A very nice and understandable Machine Learning model, that I would cover if we had more time, is K-Nearest Neighbors. There is both a classification version and a regression version. This topic also provides a good example of the potential for overfitting (when a small number of neighbors is used). There is some information about this topic in the course notes from Winter 2022.

K-Means Clustering#

This is an example of Unsupervised Learning (there are no “correct” labels provided). I covered this last time I taught Math 10, and you can see the course notes from Fall 2022 (check out the linked Week 5 Friday page as well as the following pages).

Neural Networks#

In both Fall 2021 and Winter 2022, Math 10 included a significant portion on Neural Networks. These are a fundamental (maybe the most fundamental) area of modern Machine Learning. If you want to try learning about them, that would be a great extra topic. In Fall 2021, we used the library TensorFlow (especially using the command from tensorflow import keras). In Winter 2022, we used the library PyTorch. Overall I think TensorFlow is easier to use (but PyTorch teaches some fundamentals of Object Oriented Programming).

Principal Component Analysis in scikit-learn#

faces with pca

Principal component analysis. Another type of unsupervised learning (along with clustering) is dimensionality reduction.
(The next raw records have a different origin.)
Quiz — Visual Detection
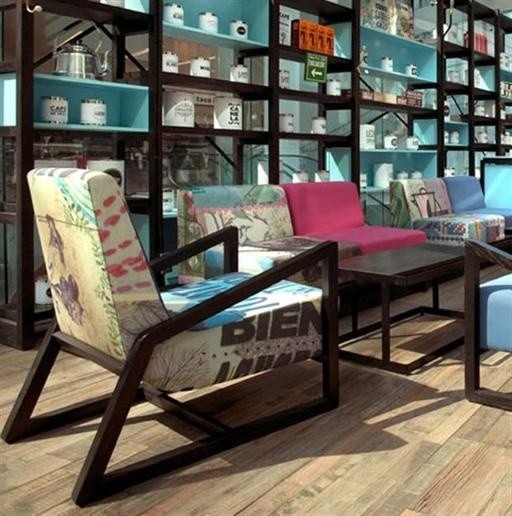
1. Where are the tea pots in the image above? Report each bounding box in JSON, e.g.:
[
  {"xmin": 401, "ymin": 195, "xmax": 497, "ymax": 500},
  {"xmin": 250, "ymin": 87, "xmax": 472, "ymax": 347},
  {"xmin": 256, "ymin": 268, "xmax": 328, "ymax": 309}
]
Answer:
[{"xmin": 53, "ymin": 19, "xmax": 112, "ymax": 80}]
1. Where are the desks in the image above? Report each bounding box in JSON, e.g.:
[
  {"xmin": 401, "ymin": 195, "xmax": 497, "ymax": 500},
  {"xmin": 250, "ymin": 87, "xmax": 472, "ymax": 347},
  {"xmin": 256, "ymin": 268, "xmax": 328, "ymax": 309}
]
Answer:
[{"xmin": 337, "ymin": 243, "xmax": 465, "ymax": 374}]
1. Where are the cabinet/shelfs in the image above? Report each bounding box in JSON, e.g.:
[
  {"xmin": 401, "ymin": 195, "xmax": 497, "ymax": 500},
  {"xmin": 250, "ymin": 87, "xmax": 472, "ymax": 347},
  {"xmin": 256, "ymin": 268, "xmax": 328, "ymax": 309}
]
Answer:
[{"xmin": 0, "ymin": 0, "xmax": 512, "ymax": 352}]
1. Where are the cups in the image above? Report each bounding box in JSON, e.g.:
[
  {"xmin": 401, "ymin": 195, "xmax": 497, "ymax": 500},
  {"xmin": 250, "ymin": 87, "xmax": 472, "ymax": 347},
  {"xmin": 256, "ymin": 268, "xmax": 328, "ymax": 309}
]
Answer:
[
  {"xmin": 293, "ymin": 170, "xmax": 309, "ymax": 184},
  {"xmin": 326, "ymin": 80, "xmax": 342, "ymax": 96},
  {"xmin": 39, "ymin": 94, "xmax": 109, "ymax": 126},
  {"xmin": 310, "ymin": 116, "xmax": 328, "ymax": 135},
  {"xmin": 314, "ymin": 170, "xmax": 330, "ymax": 182},
  {"xmin": 212, "ymin": 95, "xmax": 244, "ymax": 130},
  {"xmin": 406, "ymin": 137, "xmax": 420, "ymax": 150},
  {"xmin": 162, "ymin": 3, "xmax": 186, "ymax": 26},
  {"xmin": 227, "ymin": 64, "xmax": 251, "ymax": 84},
  {"xmin": 360, "ymin": 44, "xmax": 370, "ymax": 66},
  {"xmin": 230, "ymin": 18, "xmax": 248, "ymax": 39},
  {"xmin": 166, "ymin": 90, "xmax": 196, "ymax": 129},
  {"xmin": 397, "ymin": 171, "xmax": 409, "ymax": 179},
  {"xmin": 411, "ymin": 171, "xmax": 422, "ymax": 179},
  {"xmin": 279, "ymin": 112, "xmax": 296, "ymax": 133},
  {"xmin": 190, "ymin": 57, "xmax": 213, "ymax": 78},
  {"xmin": 361, "ymin": 170, "xmax": 368, "ymax": 188},
  {"xmin": 404, "ymin": 63, "xmax": 418, "ymax": 76},
  {"xmin": 278, "ymin": 69, "xmax": 291, "ymax": 89},
  {"xmin": 380, "ymin": 56, "xmax": 394, "ymax": 72},
  {"xmin": 373, "ymin": 162, "xmax": 394, "ymax": 187},
  {"xmin": 196, "ymin": 11, "xmax": 219, "ymax": 34},
  {"xmin": 440, "ymin": 4, "xmax": 488, "ymax": 179},
  {"xmin": 383, "ymin": 135, "xmax": 398, "ymax": 150},
  {"xmin": 163, "ymin": 50, "xmax": 181, "ymax": 74}
]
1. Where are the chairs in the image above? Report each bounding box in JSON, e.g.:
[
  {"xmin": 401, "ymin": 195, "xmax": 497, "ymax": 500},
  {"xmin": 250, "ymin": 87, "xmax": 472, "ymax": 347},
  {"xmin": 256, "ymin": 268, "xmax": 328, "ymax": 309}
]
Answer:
[
  {"xmin": 0, "ymin": 168, "xmax": 339, "ymax": 508},
  {"xmin": 389, "ymin": 178, "xmax": 506, "ymax": 246},
  {"xmin": 461, "ymin": 239, "xmax": 512, "ymax": 410},
  {"xmin": 443, "ymin": 176, "xmax": 512, "ymax": 230},
  {"xmin": 280, "ymin": 181, "xmax": 426, "ymax": 255},
  {"xmin": 175, "ymin": 186, "xmax": 359, "ymax": 289}
]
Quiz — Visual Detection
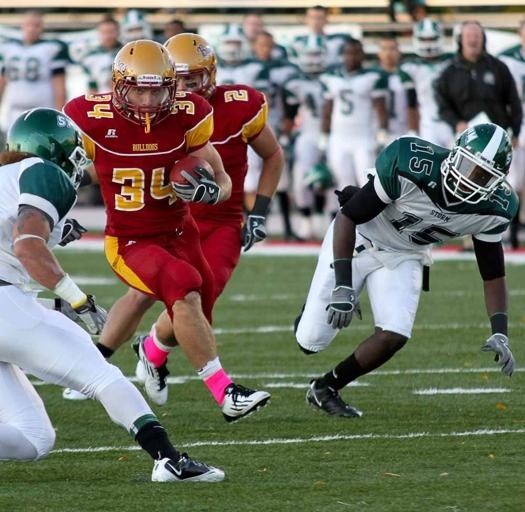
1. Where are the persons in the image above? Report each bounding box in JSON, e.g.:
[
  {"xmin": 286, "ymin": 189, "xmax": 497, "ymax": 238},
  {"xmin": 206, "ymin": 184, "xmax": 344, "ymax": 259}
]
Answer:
[
  {"xmin": 293, "ymin": 123, "xmax": 520, "ymax": 419},
  {"xmin": 1, "ymin": 108, "xmax": 224, "ymax": 484},
  {"xmin": 1, "ymin": 0, "xmax": 421, "ymax": 251},
  {"xmin": 405, "ymin": 1, "xmax": 524, "ymax": 251}
]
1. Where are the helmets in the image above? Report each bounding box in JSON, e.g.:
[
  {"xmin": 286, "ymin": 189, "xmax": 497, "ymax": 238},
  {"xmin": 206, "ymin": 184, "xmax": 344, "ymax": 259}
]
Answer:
[
  {"xmin": 162, "ymin": 40, "xmax": 218, "ymax": 97},
  {"xmin": 439, "ymin": 122, "xmax": 513, "ymax": 207},
  {"xmin": 109, "ymin": 40, "xmax": 178, "ymax": 114},
  {"xmin": 4, "ymin": 105, "xmax": 88, "ymax": 192}
]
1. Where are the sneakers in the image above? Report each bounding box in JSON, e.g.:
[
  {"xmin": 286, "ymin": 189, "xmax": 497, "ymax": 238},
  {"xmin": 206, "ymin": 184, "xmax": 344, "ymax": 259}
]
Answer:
[
  {"xmin": 219, "ymin": 382, "xmax": 272, "ymax": 425},
  {"xmin": 130, "ymin": 334, "xmax": 169, "ymax": 407},
  {"xmin": 151, "ymin": 451, "xmax": 226, "ymax": 484},
  {"xmin": 304, "ymin": 377, "xmax": 364, "ymax": 419}
]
Principal Component Analysis (PCA) is a famous example, and it involves advanced linear algebra. The above image shows a visual example of the result of PCA.

Choosing parameters#

scikit-learn user guide. A Machine Learning topic I would like to understand better is how to choose parameters (for example, the number of clusters when doing clustering, or the depth of a decision tree). That link provides some guidance, but it is a big topic and there are many different approaches.

pandas styler#

pandas styler

See these examples in the pandas documentation. This provides a way to highlight certain cells in a pandas DataFrame, and is good practice using apply and applymap.

Kaggle#

A general way to get ideas is to browse Kaggle. Go to a competition or dataset you find interesting, and then click on the Code tab near the top. You will reach a page like this one about Fashion-MNIST. Any one of these notebooks is likely to contain many possibilities for extra topics.

Big Data(sets)#

Deepnote does not allow files bigger than 100mb to be uploaded. Many real-world datasets are bigger than this. Deepnote does definitely work with larger datasets. If you end up using a larger dataset, describe how you made it work in Deepnote. Some general guidelines are listed in the Deepnote documentation.

Different Python libraries#

If you want to use a Python library that isn’t by default installed in Deepnote, you can install it yourself within Deepnote, using a line of code like the following, which installs the vega_datasets library. Notice the exclamation point at the beginning (which probably won’t appear in the documentation you find for the library).

!pip install vega_datasets

Other libraries#

Here are a few other libraries that you might find interesting. (Most of these are already installed in Deepnote.)

  • sympy for symbolic computation, like what you did in Math 9 using Mathematica.

  • Pillow for image processing.

  • re for advanced string methods using regular expressions.

  • Seaborn and Plotly. We introduced these plotting libraries briefly together with Altair early in the quarter, and we have used Seaborn frequently for importing datasets. Their syntax is similar to Altair.

  • ipywidgets provides a way to add interactivity to a Jupyter notebook, but last I checked, not all of it works in Deepnote.

State-of-the-art Machine Learning#

I don’t have firsthand experience with these tools, but my understanding is that XGBoost and LightGBM are two of the most successful libraries for modern Machine Learning. (For example, I think Jeff Heaton mentioned in one of his YouTube videos that these are two of his go-to tools in Kaggle competitions.) Be sure to make sure they work in Deepnote before investigating too much.

ChatGPT#

I’m not even sure what this would mean, and it wasn’t on my radar the last time I taught Math 10 in Fall 22. One possibility is that you could get help writing your project from ChatGPT, documenting along the way how the process is working. That would be interesting, just keep it clear what is your work and what is provided by ChatGPT.